(Nearly June and only 24 surfs? Where are my priorities?)
#23: Sunday night, Camel. The high low tide barely reveals Wash Rock, not a good sign. But even with the sloppy, short-interval wind swell, a few longboarders have keyed into a peak – “peak” being a bit strong for what this aforementioned sloppy, short interval wind swell shapes into, implying as it does a defined, consistent and promising shape; what lies below the lookout is more haphazard, swells that occasionally crumble over in such a way as to resemble rideable waves.
Sun’s out. No wind. Nick, his buddy and I find a fine time awaits. No one would ever look at this session and think, “Wow, that looks awesome” – I would never claim it was anything more than serviceable fun – but some paddling, a little saltwater, glorious scenery, an occasional slide down the face of a wave? Still beats not surfing.
Only drawbacks: the north winds have knocked the water temp back down to 48 or so, highlighting the splits between my wetsuit seams and I think my fingers are going arthritic without gloves; the rights send us right into the Boneyards every time. I vacillate between surfer mode and mom brain. Once you’re in the rocks, holes and currents make escaping without banging a board or a knee a challenge.
#24: Monday morning, Jetty. The waist-high sets at Camel arrive overhead-and-then-some here. We arrive early, but a squadron of surfers, lured by the deep minus tide and national holiday, has already claimed the break. Sand lies exposed clear to marker 60. The sets crash right through the channel and into the jetty wall. Shortboarders and longboarders pick off the lefts with equal skill and grace, step off their boards into ankle-deep water. My shoulders ache from recent workouts at the gym and last night’s surf. The lack of smooth passage out dismays me. My suit feels somewhere between damp and soaked. The air and water both measure in the 40s. I should be stoked – and every pretty left does inspire – but very little about the scene compels me to squeeze into wet, cold neoprene and play Mama Duck in the morning ocean.
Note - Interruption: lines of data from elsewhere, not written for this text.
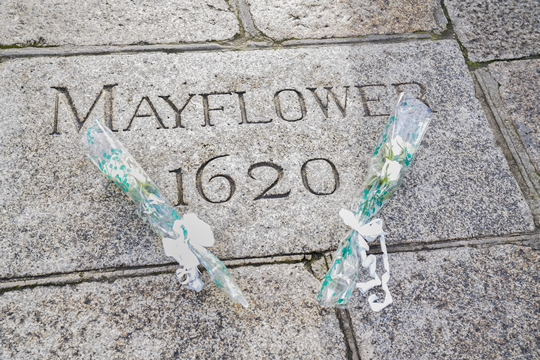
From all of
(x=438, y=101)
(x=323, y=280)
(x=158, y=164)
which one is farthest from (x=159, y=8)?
(x=323, y=280)

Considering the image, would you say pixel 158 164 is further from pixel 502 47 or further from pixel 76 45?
pixel 502 47

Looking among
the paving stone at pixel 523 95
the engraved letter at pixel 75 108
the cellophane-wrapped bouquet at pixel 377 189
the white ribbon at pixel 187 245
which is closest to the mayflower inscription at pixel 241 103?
the engraved letter at pixel 75 108

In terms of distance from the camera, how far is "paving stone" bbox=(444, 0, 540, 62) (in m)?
1.90

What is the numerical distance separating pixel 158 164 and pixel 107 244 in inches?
13.2

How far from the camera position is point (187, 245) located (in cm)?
120

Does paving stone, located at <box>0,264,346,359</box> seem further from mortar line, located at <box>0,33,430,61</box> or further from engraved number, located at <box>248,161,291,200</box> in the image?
mortar line, located at <box>0,33,430,61</box>

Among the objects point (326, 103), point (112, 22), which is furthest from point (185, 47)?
point (326, 103)

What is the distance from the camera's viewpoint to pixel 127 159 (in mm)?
1364

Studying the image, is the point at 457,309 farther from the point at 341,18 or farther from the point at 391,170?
the point at 341,18

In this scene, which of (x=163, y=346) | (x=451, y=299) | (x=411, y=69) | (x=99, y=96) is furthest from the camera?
(x=411, y=69)

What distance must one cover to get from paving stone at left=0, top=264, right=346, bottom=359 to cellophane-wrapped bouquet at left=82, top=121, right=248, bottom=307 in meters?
0.07

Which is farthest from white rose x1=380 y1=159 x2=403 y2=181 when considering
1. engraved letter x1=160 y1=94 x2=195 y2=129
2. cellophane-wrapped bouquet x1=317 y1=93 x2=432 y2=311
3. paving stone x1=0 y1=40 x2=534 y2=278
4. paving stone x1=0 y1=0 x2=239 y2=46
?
paving stone x1=0 y1=0 x2=239 y2=46

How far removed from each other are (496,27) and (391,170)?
120 cm

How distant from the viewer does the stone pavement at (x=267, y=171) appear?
118cm
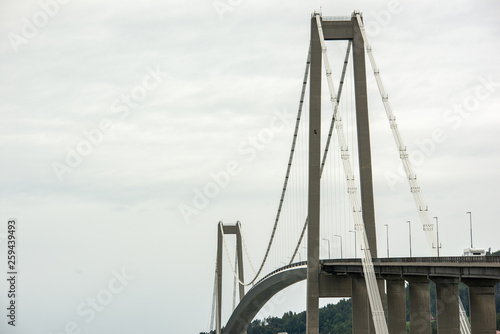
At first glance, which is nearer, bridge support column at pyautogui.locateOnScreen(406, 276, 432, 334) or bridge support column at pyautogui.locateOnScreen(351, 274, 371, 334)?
bridge support column at pyautogui.locateOnScreen(406, 276, 432, 334)

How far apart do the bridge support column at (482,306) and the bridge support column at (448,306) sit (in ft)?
8.44

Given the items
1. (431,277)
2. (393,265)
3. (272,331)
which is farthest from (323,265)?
(272,331)

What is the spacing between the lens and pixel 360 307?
142 ft

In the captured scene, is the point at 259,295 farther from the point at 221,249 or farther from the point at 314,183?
the point at 314,183

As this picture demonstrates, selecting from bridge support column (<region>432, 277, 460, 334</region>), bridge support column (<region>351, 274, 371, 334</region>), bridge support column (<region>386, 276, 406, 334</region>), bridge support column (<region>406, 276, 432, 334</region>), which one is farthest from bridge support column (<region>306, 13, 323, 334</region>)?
bridge support column (<region>432, 277, 460, 334</region>)

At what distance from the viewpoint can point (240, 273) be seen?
9706 centimetres

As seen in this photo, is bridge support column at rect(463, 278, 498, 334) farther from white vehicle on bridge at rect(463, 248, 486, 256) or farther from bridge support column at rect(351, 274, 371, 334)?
bridge support column at rect(351, 274, 371, 334)

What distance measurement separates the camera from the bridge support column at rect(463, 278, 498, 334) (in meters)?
25.9

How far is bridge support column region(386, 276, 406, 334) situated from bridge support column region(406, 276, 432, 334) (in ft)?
10.6

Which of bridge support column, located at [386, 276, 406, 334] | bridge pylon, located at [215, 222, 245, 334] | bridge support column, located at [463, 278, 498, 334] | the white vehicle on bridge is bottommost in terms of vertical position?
bridge support column, located at [463, 278, 498, 334]

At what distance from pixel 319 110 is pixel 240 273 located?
54.6 meters

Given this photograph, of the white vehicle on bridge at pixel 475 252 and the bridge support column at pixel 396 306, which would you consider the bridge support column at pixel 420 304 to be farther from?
the white vehicle on bridge at pixel 475 252

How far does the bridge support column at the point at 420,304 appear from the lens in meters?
32.9

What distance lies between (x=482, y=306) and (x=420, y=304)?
6953mm
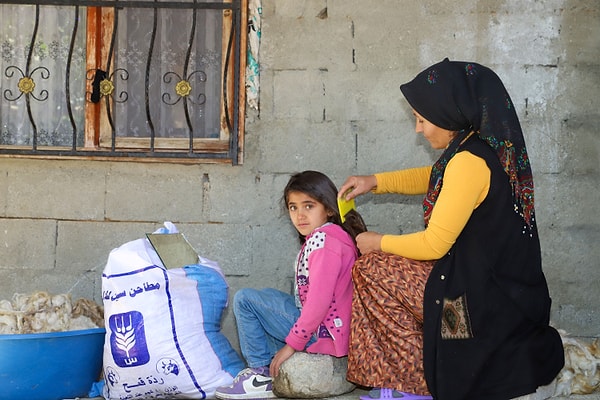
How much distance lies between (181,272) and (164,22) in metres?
1.59

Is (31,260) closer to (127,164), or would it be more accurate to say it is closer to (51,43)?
(127,164)

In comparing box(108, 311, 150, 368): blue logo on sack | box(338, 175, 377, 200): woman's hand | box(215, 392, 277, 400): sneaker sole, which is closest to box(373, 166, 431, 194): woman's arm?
box(338, 175, 377, 200): woman's hand

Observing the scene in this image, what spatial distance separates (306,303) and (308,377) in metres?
0.30

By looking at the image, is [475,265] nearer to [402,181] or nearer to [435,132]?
[435,132]

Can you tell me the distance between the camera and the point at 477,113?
10.1ft

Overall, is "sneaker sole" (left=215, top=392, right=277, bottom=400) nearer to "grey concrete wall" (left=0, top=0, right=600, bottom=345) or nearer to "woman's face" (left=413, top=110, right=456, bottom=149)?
"grey concrete wall" (left=0, top=0, right=600, bottom=345)

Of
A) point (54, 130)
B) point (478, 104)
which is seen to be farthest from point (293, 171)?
point (478, 104)

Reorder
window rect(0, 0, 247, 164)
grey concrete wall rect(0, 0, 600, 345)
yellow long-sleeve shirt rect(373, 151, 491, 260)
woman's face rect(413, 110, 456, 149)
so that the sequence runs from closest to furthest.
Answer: yellow long-sleeve shirt rect(373, 151, 491, 260), woman's face rect(413, 110, 456, 149), grey concrete wall rect(0, 0, 600, 345), window rect(0, 0, 247, 164)

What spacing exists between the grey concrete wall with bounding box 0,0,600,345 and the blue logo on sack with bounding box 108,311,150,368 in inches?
39.0

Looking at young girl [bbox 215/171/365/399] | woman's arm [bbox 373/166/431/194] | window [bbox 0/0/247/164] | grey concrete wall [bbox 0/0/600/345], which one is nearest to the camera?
young girl [bbox 215/171/365/399]

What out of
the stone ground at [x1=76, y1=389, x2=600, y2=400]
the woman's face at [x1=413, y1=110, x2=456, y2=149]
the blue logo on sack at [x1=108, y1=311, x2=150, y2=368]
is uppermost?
the woman's face at [x1=413, y1=110, x2=456, y2=149]

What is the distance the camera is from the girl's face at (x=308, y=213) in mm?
3729

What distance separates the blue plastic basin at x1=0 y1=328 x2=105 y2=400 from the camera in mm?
3535

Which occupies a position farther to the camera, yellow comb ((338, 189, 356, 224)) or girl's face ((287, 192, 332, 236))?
girl's face ((287, 192, 332, 236))
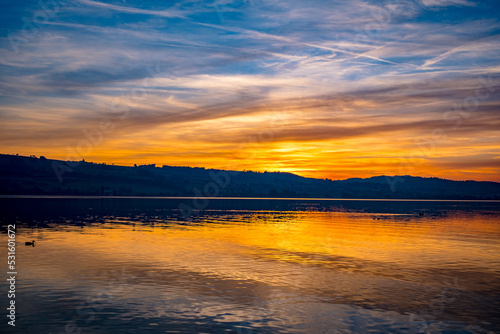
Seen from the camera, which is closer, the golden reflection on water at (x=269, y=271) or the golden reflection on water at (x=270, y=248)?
the golden reflection on water at (x=269, y=271)

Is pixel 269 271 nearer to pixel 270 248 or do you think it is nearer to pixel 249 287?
pixel 249 287

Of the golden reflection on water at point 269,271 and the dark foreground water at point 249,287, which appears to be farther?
the golden reflection on water at point 269,271

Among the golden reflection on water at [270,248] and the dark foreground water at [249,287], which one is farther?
the golden reflection on water at [270,248]

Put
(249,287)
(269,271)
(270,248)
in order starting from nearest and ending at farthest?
(249,287) → (269,271) → (270,248)

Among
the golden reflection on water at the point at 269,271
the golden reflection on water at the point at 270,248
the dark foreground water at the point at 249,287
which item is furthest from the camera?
the golden reflection on water at the point at 270,248

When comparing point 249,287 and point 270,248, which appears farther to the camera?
point 270,248

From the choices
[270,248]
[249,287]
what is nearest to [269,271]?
[249,287]

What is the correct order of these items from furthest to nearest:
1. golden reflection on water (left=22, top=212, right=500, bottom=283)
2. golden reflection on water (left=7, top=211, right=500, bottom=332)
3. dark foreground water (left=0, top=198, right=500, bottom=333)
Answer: golden reflection on water (left=22, top=212, right=500, bottom=283) → golden reflection on water (left=7, top=211, right=500, bottom=332) → dark foreground water (left=0, top=198, right=500, bottom=333)

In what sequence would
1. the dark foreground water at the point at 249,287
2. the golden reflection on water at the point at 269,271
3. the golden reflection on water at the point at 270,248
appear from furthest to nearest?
the golden reflection on water at the point at 270,248, the golden reflection on water at the point at 269,271, the dark foreground water at the point at 249,287

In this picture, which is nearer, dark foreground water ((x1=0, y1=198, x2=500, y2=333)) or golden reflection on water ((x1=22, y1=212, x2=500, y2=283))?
dark foreground water ((x1=0, y1=198, x2=500, y2=333))

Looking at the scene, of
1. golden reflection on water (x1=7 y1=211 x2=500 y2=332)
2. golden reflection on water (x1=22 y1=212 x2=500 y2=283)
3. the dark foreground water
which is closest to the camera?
the dark foreground water

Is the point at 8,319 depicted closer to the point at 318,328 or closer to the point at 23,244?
the point at 318,328

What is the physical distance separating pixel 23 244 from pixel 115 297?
29.8 metres

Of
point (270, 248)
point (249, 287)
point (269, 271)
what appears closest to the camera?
point (249, 287)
The boys are already half-suited up. I sigh, struggle into my suit – rather like easing oneself into a chilly pool or river, only less comfortable – and warn Nick and his friend that I’m not totally feeling it, that the channel is a mess, that a lot of current awaits due to the minus tide, that they need to be extra careful to stay out of the way, that if they get caught inside they should just come in and go around rather than waste all that energy fighting to get through the impact zone, that the water’s shallow so be careful when wiping out or otherwise exiting a wave. To paddle parallel if caught in a current. They know. They’ll be fine. They just want a couple of those inside lefts.
We paddle out. We practically walk out, the tide’s so low. Nick’s friend has raced on ahead, placed himself in position on the inside. As Nick and I paddle past the dolosse, the set of the day arrives. Double-over and damaging. Did I mention, based on the smallness of the night before, I’d brought only the longboard for myself? Managing a longboard in anything bigger than shoulder-high frustrates me. It’s so big, so much to deal with, so likely to yank me to shore when caught inside despite efforts to either turtle roll or shove the board over the breaking crest. In short, I get worked. I bust back up from the icy depths in time to see Nick still in the corner, safe and giving me a thumbs up before the next wave hits. And the next. At least I can stand up by the time it’s all over – but now Nick’s outside and I’m inside and his friend is way over on the side and I am freezing and just done with this whole thing. Happily, without trouble, both boys make it in, even catching pieces of waves along the way.
“Wow, that was quite a set right when you paddled out,” another surfer observed when he arrived at his truck a few minutes after us. “Nothing like it before and nothing like it since.” At least it wasn’t just me being paranoid, I think. I wish I could always be all cool and at peace and dialed in, but sometimes trying to balance responsibility and risk leaves me too tense for fun. Oh, well. At least they got another paddle out.
I’m surfing vicariously through you these days.